__REQUIREMENTS__
Rewrite every line of the records below as one numbered list, leaving out the blank lines.
- - -
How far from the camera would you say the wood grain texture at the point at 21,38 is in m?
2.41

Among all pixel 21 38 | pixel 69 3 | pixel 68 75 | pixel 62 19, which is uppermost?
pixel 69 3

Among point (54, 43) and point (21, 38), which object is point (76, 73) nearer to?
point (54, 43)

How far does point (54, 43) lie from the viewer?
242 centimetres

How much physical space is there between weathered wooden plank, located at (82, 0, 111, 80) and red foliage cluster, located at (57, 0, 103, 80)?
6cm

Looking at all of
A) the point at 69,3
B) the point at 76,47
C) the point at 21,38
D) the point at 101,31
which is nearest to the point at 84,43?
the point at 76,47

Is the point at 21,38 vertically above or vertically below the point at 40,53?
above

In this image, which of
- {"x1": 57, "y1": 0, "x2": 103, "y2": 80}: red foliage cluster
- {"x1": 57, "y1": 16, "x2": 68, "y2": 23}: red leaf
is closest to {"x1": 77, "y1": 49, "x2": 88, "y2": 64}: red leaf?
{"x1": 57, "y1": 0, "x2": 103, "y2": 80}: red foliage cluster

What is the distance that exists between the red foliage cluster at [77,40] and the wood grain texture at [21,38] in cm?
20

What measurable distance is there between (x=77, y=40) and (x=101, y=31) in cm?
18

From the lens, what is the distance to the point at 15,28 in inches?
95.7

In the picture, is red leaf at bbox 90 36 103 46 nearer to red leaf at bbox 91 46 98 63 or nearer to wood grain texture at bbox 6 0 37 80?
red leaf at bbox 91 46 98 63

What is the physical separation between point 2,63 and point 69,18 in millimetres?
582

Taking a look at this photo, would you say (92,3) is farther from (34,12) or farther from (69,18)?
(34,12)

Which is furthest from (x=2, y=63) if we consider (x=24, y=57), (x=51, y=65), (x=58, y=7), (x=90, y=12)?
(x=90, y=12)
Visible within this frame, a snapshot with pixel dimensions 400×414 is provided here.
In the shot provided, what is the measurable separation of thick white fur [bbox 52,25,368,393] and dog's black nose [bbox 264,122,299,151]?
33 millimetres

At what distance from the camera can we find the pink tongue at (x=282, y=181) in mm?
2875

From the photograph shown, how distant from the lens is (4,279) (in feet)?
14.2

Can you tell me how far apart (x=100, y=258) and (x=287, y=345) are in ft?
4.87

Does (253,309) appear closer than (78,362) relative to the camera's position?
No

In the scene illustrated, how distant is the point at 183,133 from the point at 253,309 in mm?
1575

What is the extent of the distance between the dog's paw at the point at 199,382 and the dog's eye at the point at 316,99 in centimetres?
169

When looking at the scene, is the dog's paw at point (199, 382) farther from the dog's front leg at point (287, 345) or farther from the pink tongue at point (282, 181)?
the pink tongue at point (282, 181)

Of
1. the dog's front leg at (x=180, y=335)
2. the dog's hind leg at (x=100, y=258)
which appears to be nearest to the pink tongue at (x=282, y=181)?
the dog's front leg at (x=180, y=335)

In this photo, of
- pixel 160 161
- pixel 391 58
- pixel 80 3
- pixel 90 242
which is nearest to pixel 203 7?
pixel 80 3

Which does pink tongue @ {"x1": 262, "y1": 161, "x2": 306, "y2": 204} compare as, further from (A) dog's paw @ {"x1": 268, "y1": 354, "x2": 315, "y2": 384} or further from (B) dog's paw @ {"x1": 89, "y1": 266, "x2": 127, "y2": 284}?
- - -
__OUTPUT FOR THIS TASK__
1. How far from the camera would you say the wood grain texture at the point at 21,38 is in m?
2. 2.41
3. Among all pixel 21 38 | pixel 69 3 | pixel 68 75 | pixel 62 19, which is uppermost?
4. pixel 69 3
5. Among point (54, 43) and point (21, 38), which object is point (76, 73) nearer to?
6. point (54, 43)
7. How far does point (54, 43) lie from the viewer?
8. 242 centimetres
9. How much physical space is there between weathered wooden plank, located at (82, 0, 111, 80) and red foliage cluster, located at (57, 0, 103, 80)?
10. 6cm
11. Looking at all of
12. A) the point at 69,3
13. B) the point at 76,47
14. C) the point at 21,38
15. D) the point at 101,31
16. which is nearest to the point at 84,43?
17. the point at 76,47
18. Is the point at 21,38 vertically above or vertically below the point at 40,53?
19. above
20. In this image, which of
21. - {"x1": 57, "y1": 0, "x2": 103, "y2": 80}: red foliage cluster
22. - {"x1": 57, "y1": 16, "x2": 68, "y2": 23}: red leaf
23. is closest to {"x1": 77, "y1": 49, "x2": 88, "y2": 64}: red leaf?
24. {"x1": 57, "y1": 0, "x2": 103, "y2": 80}: red foliage cluster
25. What is the distance that exists between the red foliage cluster at [77,40] and the wood grain texture at [21,38] in cm?
26. 20
27. What measurable distance is there between (x=77, y=40) and (x=101, y=31) in cm?
28. 18
29. From the lens, what is the distance to the point at 15,28 in inches?
30. 95.7
31. In the picture, is red leaf at bbox 90 36 103 46 nearer to red leaf at bbox 91 46 98 63 or nearer to wood grain texture at bbox 6 0 37 80?
32. red leaf at bbox 91 46 98 63
33. What is the physical separation between point 2,63 and point 69,18 in millimetres?
34. 582
35. Taking a look at this photo, would you say (92,3) is farther from (34,12) or farther from (69,18)?
36. (34,12)
37. Which is furthest from (x=2, y=63) if we consider (x=24, y=57), (x=51, y=65), (x=58, y=7), (x=90, y=12)?
38. (x=90, y=12)
39. Visible within this frame, a snapshot with pixel dimensions 400×414 is provided here.
40. In the shot provided, what is the measurable separation of thick white fur [bbox 52,25,368,393] and dog's black nose [bbox 264,122,299,151]?
41. 33 millimetres
42. At what distance from the camera can we find the pink tongue at (x=282, y=181) in mm?
43. 2875
44. From the photograph shown, how distant from the lens is (4,279) (in feet)?
45. 14.2
46. Can you tell me how far apart (x=100, y=258) and (x=287, y=345) are in ft?
47. 4.87
48. Does (253,309) appear closer than (78,362) relative to the camera's position?
49. No
50. In the scene illustrated, how distant is the point at 183,133 from the point at 253,309 in mm?
51. 1575
52. What is the extent of the distance between the dog's paw at the point at 199,382 and the dog's eye at the point at 316,99 in centimetres?
53. 169
54. When looking at the scene, is the dog's paw at point (199, 382) farther from the dog's front leg at point (287, 345) or farther from the pink tongue at point (282, 181)?
55. the pink tongue at point (282, 181)
56. Of
57. 1. the dog's front leg at (x=180, y=335)
58. 2. the dog's hind leg at (x=100, y=258)
59. which appears to be nearest to the pink tongue at (x=282, y=181)?
60. the dog's front leg at (x=180, y=335)
61. In this photo, of
62. - pixel 160 161
63. - pixel 391 58
64. - pixel 80 3
65. - pixel 90 242
66. which is nearest to pixel 203 7?
67. pixel 80 3
68. Which does pink tongue @ {"x1": 262, "y1": 161, "x2": 306, "y2": 204} compare as, further from (A) dog's paw @ {"x1": 268, "y1": 354, "x2": 315, "y2": 384} or further from (B) dog's paw @ {"x1": 89, "y1": 266, "x2": 127, "y2": 284}?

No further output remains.